Intitulé « Les États-Unis et l’Inde : un appel à affronter la menace commune de la Chine », ce document exhorte Washington à intensifier ses liens en matière de défense avec New Delhi.

« Les États-Unis et l’Inde ont un intérêt partagé à empêcher la domination chinoise dans l’océan Indien et à contrer l’encerclement de l’Inde par des bases chinoises et des États alliés à Pékin. L’Inde a tout intérêt à accroître ses capacités navales dans la région, et les États-Unis peuvent grandement l’y aider via la vente de systèmes d’armes, le co-développement de technologies militaires critiques et des initiatives diplomatiques conjointes, » écrit-il.

Ancien conseiller spécial pour la lutte contre les armes de destruction massive au sein du département de la Défense sous l’administration Obama, Robert Peters souligne que les États-Unis doivent soutenir l’Inde dans la mise en place d’une « stratégie de déni » dans l’océan Indien, notamment en partageant leur renseignement naval.

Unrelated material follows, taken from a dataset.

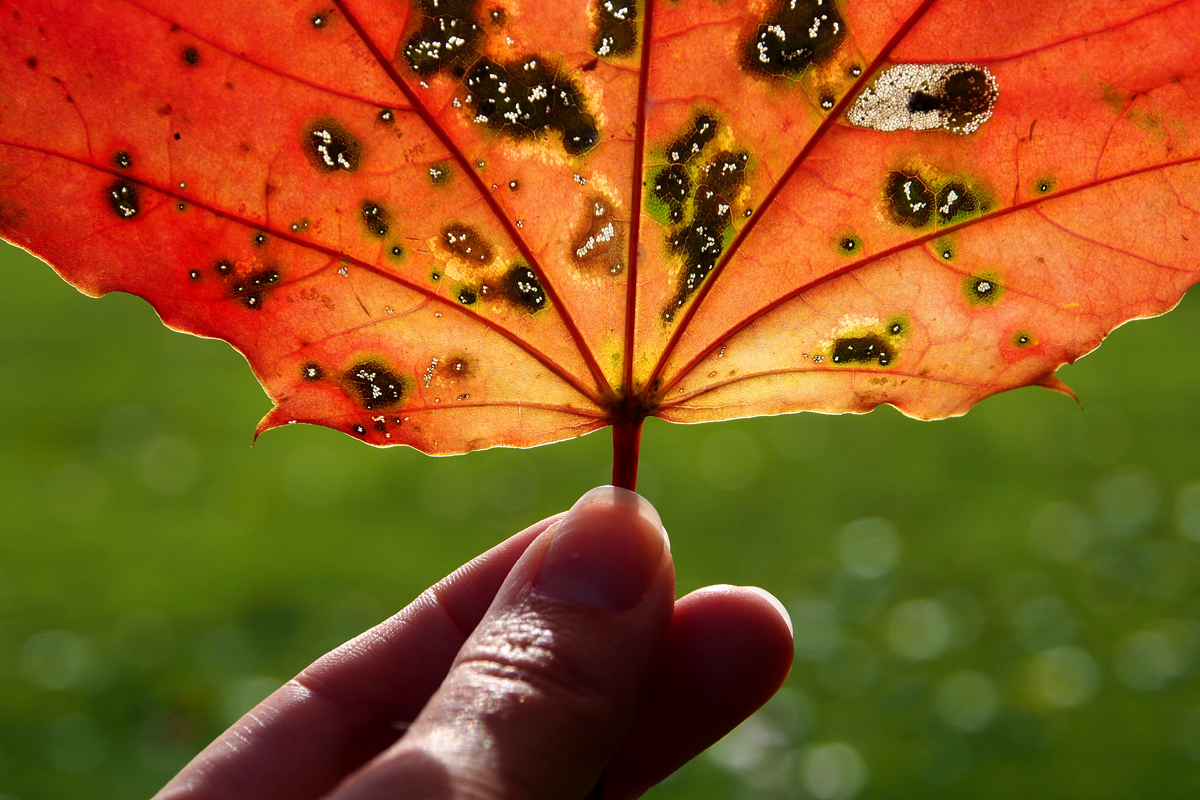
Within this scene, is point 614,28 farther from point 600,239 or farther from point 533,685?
point 533,685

« L’Inde renforce actuellement ses capacités de surveillance maritime et de renseignement spatial en coopération avec ses voisins et partenaires régionaux. Les États-Unis devraient, de leur côté, accroître le partage de leurs renseignements navals avec l’Inde dans cette zone, » recommande-t-il.

Ce rapport intervient dans un contexte où les relations de défense entre l’Inde et les États-Unis restent solides, malgré des frictions sur les questions commerciales.

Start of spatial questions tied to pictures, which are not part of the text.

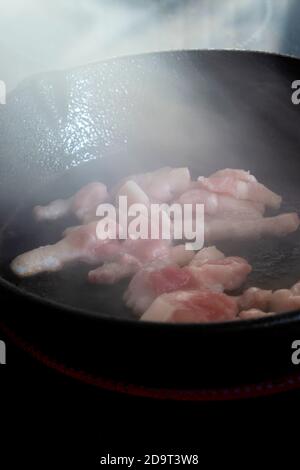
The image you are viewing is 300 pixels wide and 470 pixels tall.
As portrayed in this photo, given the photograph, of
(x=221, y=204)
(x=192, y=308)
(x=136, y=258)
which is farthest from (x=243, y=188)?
(x=192, y=308)

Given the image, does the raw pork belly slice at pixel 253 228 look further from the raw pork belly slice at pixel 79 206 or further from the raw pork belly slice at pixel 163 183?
the raw pork belly slice at pixel 79 206

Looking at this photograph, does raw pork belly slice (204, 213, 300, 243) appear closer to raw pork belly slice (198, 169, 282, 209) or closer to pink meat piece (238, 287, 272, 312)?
raw pork belly slice (198, 169, 282, 209)

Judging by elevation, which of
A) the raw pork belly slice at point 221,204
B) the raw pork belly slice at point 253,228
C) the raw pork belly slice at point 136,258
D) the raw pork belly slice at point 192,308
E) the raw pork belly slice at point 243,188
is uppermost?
the raw pork belly slice at point 243,188

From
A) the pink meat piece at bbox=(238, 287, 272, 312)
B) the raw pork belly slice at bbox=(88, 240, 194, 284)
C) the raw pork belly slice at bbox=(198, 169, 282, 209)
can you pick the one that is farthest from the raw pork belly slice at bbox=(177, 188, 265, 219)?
the pink meat piece at bbox=(238, 287, 272, 312)

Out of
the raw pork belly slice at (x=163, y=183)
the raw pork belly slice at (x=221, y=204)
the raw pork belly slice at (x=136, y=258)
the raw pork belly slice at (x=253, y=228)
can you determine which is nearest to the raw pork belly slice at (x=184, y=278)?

Le mardi précédent, l’ambassadeur indien à Washington, Vinay Kwatra, a rencontré les officiers en visite des Services de santé des forces armées indiennes, dans le cadre d’un déplacement aux États-Unis.

« Cette visite vise à renforcer la coopération en médecine militaire, qui constitue un pilier important des relations bilatérales de défense entre l’Inde et les États-Unis, » a-t-il indiqué sur le réseau social X.

Mi-septembre, l’ambassadeur Kwatra avait également rencontré Elbridge Colby, sous-secrétaire américain à la politique de défense, au Pentagone.

Dans son analyse, Robert Peters préconise une implication accrue des États-Unis dans le développement de l’industrie indienne des drones de défense.

« Une voie essentielle pour aider l’Inde à protéger son territoire sur le sous-continent est de fournir les capacités de renseignement, de surveillance et de reconnaissance (ISR), ainsi que des moyens d’attaque, principalement sous forme de drones. Si la plupart des drones américains sont performants, leur coût reste élevé. L’Inde pourrait produire à grande échelle des drones moins coûteux, déployés dans le nord du pays, afin d’équilibrer la situation face à la Chine et de dissuader toute agression supplémentaire, » souligne-t-il.

Il estime par ailleurs que les échanges d’équipements militaires pourraient profiter aux deux pays, « non seulement des États-Unis vers l’Inde, mais aussi de l’Inde vers les États-Unis ».

« L’Inde est en train de bâtir une industrie de défense domestique de classe mondiale. Les États-Unis devraient soutenir cette dynamique, car les exportations indiennes d’armements vers d’autres pays de l’Indo-Pacifique et d’Afrique combleraient un vide que la Chine pourrait autrement exploiter, tout en fournissant des capacités indispensables à des partenaires communs, » ajoute-t-il.

Enfin, Peters met en garde Washington contre toute incursion dans les affaires intérieures indiennes, soulignant la nécessité de privilégier « les intérêts communs avec l’Inde » et d’éviter la critique publique du gouvernement indien.

« L’Inde est un partenaire extrêmement stratégique pour les États-Unis, et les deux parties perdraient si cette relation n’était pas entretenue, » conclut-il.